1. Reduktion von Disulfidbindungen
   • Geben Sie 2 µL DTT-Lösung (110 mM) zu den 20 µL Proteinprobe (0,5 mg/mL) in AmBic-Puffer.
   • Platzieren Sie das Probenröhrchen in den Sonoreaktor UP200St-CupHorn.
   • Beschallen Sie die Probe 2,5 Minuten lang bei 50 % Amplitude (200 W, 26 kHz).
   • Legen Sie eine kurze Pause ein, um eine Abkühlung zu ermöglichen, und beschallen Sie dann weitere 2,5 Minuten unter den gleichen Bedingungen.
2. Alkylierung von reduzierten Cysteinresten
   • Geben Sie 2 µL IAA-Lösung (400 mM) zu der reduzierten Proteinprobe.
   • 2,5 Minuten lang bei 50 % Amplitude schallen, um die Alkylierung zu erleichtern.
   • Eine Abkühlpause einlegen und dann weitere 2,5 Minuten beschallen.

   Hinweis: Setzen Sie die alkylierte Probe möglichst wenig Licht aus, um den Abbau von IAA zu verhindern.

3. Verdünnung der Probe
   • Verdünnen Sie die alkylierte Proteinprobe mit 25 mM AmBic-Puffer, der 4% Acetonitril (v/v) enthält, auf ein Endvolumen von 100 µL.

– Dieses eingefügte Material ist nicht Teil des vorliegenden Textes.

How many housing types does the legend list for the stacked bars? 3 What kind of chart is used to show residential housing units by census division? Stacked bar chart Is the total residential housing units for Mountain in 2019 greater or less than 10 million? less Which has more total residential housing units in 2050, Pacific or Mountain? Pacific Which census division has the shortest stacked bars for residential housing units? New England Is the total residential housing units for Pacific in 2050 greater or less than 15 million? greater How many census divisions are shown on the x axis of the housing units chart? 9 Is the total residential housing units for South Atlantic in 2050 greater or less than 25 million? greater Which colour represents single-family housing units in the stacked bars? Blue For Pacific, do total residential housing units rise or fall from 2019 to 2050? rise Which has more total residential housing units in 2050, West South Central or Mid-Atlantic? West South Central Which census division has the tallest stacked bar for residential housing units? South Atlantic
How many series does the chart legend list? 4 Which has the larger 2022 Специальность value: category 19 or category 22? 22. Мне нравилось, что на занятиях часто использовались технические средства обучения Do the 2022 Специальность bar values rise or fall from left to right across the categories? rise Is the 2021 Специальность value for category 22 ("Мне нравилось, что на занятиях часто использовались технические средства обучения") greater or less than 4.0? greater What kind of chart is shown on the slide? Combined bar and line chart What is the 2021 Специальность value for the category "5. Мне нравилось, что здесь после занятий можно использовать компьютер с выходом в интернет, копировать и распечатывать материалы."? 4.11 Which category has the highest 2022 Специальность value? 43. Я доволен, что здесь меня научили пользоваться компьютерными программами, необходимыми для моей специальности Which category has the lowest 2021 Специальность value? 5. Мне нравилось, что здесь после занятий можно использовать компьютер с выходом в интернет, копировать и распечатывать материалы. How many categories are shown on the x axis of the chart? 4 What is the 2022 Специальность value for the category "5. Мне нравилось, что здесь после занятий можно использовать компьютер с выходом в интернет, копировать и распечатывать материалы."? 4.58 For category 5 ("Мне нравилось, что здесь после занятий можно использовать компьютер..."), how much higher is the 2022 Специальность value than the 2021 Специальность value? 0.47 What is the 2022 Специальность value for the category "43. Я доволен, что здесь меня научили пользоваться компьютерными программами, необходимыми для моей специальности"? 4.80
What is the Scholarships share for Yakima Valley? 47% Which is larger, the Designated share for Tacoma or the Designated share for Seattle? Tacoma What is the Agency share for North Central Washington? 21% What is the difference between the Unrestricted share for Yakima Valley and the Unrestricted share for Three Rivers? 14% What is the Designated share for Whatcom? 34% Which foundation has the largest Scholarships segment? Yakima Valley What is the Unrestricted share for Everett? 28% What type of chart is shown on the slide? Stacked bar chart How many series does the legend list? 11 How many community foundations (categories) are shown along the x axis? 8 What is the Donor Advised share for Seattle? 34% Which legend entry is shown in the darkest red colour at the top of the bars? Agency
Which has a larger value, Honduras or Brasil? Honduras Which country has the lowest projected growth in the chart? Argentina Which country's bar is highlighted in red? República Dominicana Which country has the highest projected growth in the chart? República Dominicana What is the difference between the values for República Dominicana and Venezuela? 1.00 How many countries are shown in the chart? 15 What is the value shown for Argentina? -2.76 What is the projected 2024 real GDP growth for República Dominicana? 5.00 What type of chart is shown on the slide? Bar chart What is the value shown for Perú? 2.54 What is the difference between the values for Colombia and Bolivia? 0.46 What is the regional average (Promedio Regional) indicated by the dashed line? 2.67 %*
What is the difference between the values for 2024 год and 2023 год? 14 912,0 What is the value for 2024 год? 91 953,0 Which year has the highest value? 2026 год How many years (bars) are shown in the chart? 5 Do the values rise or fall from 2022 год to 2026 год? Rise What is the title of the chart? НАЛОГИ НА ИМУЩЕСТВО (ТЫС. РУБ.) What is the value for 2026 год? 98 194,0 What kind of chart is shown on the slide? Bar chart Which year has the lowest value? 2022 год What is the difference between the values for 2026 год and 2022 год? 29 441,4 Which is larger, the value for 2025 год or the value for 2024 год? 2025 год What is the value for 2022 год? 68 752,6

   • Durch vorsichtiges Pipettieren gründlich mischen.
4. Proteolytische Verdauung mit Nanopartikel-immobilisiertem Trypsin
   • Geben Sie 20 µL T-FMNP-Lösung (3 mg/mL) zu der verdünnten Proteinprobe.
   • Beschallen Sie die Mischung im Sonoreaktor 2,5 Minuten lang mit 50 % Amplitude.
   • Eine Abkühlungspause einlegen und dann weitere 2,5 Minuten unter denselben Bedingungen beschallen.
5. Abtrennung von Trypsin-Nanopartikeln
   • Verwenden Sie einen Magneten, um die T-FMNPs von dem Überstand mit den verdauten Peptiden zu trennen.
   • Überführen Sie den Überstand in ein neues Mikrozentrifugenröhrchen.
6. Peptidvorbereitung für die MS-Analyse
   • Trocknen Sie den peptidhaltigen Überstand in einer Vakuumzentrifuge.
   • Lagern Sie die getrockneten Peptide bis zur weiteren Analyse durch Massenspektrometrie bei -20 °C.